Optimizing Lattice Structures with Generative Design

Gu Research Group - UC Berkeley

March 2024 - present

In collaboration with Brennan Birn and Kyle J. Woody

Introduction

Lattice structures exhibit high strength and energy absorption properties. Relative to their density, they are mechanically superior to solid materials and are ideal in lightweighting applications. Here, we apply a generative design algorithm to generate microstructures with optimized mechanical properties.

Methods

We employed Autodesk Fusion 360's Generative Design function, an automated design tool that can build an optimized solution without a starting shape or input mesh. We analyzed and optimized three strut-based lattice structures at various relative densities: body-centered cubic (BCC), simple cubic (SC), and a structure inspired by the Victoria Water Lily (Ashok et. al.).
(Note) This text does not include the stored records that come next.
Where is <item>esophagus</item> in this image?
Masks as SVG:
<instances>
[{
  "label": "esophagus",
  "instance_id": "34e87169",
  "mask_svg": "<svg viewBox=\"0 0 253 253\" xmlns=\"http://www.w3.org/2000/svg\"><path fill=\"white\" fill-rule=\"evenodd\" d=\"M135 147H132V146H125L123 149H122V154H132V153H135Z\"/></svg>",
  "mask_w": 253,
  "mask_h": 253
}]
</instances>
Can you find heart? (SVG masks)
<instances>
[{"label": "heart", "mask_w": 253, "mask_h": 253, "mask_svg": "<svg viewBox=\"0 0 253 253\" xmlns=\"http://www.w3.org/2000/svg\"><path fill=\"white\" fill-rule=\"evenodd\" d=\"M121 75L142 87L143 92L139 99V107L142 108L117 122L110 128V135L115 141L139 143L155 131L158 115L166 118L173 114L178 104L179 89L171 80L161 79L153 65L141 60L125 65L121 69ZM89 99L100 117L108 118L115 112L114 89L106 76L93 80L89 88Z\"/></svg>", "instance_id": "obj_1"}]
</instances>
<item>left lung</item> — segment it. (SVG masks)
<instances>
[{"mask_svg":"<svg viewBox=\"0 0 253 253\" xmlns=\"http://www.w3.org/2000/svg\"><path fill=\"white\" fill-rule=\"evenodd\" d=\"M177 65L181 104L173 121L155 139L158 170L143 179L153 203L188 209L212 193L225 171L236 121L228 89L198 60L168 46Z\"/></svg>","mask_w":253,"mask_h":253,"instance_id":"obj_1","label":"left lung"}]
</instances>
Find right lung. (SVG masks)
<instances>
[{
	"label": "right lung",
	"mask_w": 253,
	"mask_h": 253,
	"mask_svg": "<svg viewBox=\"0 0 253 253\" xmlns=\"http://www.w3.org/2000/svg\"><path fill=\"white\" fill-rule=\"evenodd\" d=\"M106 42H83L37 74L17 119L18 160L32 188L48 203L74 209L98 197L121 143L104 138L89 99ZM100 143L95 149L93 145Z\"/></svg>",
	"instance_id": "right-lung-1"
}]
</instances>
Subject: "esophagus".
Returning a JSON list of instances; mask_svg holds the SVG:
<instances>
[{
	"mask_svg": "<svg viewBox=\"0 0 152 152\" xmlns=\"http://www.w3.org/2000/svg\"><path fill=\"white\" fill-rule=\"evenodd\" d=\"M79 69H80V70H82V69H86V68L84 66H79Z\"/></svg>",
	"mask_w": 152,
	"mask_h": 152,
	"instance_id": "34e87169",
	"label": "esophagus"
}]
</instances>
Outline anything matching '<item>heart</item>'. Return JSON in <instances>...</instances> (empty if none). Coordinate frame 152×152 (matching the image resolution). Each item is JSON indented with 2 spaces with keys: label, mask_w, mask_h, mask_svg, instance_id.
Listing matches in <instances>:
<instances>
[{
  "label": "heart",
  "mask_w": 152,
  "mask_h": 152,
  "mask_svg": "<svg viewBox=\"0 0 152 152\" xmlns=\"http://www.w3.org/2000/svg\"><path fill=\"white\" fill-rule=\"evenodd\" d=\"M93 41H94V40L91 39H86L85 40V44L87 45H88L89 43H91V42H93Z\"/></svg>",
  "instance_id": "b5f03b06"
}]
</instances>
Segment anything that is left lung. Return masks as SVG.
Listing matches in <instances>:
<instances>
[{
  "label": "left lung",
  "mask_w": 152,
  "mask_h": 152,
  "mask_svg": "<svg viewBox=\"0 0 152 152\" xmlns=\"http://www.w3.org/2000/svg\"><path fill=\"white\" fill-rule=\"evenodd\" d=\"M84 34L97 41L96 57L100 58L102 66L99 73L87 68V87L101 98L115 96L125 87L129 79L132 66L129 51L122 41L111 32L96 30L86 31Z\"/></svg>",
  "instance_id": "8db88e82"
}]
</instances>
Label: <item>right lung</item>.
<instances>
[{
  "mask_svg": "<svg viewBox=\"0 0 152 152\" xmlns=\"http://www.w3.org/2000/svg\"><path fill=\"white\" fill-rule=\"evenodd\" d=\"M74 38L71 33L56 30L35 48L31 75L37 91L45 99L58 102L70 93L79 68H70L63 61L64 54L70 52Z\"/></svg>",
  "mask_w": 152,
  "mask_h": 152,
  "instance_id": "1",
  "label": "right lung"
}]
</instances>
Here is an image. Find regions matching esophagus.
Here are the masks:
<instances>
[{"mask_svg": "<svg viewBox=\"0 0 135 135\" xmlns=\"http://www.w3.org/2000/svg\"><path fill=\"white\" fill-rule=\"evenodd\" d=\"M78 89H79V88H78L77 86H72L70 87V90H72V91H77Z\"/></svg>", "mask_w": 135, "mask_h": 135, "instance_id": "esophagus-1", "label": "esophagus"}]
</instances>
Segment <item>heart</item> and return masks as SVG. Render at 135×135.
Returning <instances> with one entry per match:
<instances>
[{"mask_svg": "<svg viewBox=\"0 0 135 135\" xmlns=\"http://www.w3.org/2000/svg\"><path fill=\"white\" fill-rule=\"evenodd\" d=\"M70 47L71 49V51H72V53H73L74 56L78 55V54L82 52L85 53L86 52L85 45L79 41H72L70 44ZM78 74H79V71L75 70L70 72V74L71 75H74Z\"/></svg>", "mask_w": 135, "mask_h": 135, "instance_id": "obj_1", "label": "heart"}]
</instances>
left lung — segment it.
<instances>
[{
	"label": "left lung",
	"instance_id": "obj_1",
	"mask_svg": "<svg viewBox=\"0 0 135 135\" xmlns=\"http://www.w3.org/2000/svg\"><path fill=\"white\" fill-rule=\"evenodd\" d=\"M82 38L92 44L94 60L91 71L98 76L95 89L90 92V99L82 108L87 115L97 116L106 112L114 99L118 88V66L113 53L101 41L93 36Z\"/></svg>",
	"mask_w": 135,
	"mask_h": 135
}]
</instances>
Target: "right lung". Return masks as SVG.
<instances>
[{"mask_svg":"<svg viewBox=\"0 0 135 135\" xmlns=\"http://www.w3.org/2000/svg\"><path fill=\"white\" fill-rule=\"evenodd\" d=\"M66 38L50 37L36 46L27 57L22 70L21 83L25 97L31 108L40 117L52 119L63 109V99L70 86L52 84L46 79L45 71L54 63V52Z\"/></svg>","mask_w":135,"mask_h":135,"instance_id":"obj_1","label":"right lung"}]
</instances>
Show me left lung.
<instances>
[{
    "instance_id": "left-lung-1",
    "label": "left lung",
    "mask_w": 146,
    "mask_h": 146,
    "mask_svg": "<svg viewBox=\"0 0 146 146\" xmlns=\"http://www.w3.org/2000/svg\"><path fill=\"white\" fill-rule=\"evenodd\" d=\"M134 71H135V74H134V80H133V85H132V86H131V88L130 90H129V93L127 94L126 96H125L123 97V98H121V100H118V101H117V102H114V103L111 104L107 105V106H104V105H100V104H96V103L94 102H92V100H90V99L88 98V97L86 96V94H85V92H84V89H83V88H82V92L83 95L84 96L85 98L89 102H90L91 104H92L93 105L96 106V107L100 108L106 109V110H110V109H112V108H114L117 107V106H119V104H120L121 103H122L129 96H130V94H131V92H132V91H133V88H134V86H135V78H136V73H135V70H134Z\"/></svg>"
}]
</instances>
The performance of the lattice structures outputted from the generative design algorithm was evaluated for high specific strength, stiffness, and energy absorption through FEA, homogenizations, and experimental testing.

During this project, I was responsible for:

Modeling unoptimized lattices and generating optimized structures through generative design in Autodesk Fusion 360
Fabricating all testing specimens using SLA 3D printing
Experimental quasi-static compression testing and data analysis
Finite element analysis in ABAQUS and homogenizations in nTop

Conclusions

Our results show that generative design can greatly increase effective stiffness, strength, and isotropy of each microstructure relative to their conventional geometry. Generative design can tune the stiffness matrix of common stretching and bending-dominated lattice structures, as well as bioinspired lattice structures, while decreasing the anisotropy of each lattice structure relative to the desired loading axis.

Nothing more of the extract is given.